***** EXTRACT *****

The Showmen need the fuel rebate for ‘Red’ Diesel to continue in order to survive economically.
· It would be no exaggeration to state that without it, the operation of the Showmen’s events would be unsustainable altogether

· and the entertainment on offer would be unaffordable, especially competing with other (static) public entertainment that does not have these costs.

Following the responses to the consultation, from many industries, including The Showmen’s Guild for the Fairground Industry, no action was taken or discussed – until now when what appears to be a decision has been made with revenue-raising, ahead of environmental gains and which ignores the responses to the 2017-18 consultation.

We are requesting that consideration be given by Treasury; Defra and Parliamentary colleagues to the concerns that Showmen across the country have, with such a drastic change to the taxation, that could effectively end their businesses.

To this end, the All-Party Parliamentary Group on Fairs and Showgrounds members have written to the Chancellor expressing the industry’s concerns, ahead of next Wednesday’s Budget.

Mar 8, 2020

Malcolm Bowers
To my knowledge red diesel is not quite as refined as white. (At least our tests proved that to be the case.)

***** DATA SECTION *****

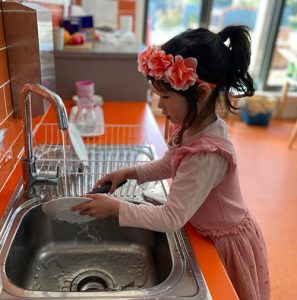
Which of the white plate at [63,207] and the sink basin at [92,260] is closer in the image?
the sink basin at [92,260]

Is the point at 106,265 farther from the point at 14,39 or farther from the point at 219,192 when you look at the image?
the point at 14,39

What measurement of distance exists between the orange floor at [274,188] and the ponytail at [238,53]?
1.26 meters

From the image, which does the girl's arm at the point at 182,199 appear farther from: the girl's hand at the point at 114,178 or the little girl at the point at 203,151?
the girl's hand at the point at 114,178

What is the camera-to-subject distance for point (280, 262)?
1.77m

*****

REQUIREMENT:
In the text about red diesel, who has written to the Chancellor about the industry's concerns? The items are separate from the text and not connected to it.

OUTPUT OF THE EXERCISE:
The members of the All-Party Parliamentary Group on Fairs and Showgrounds.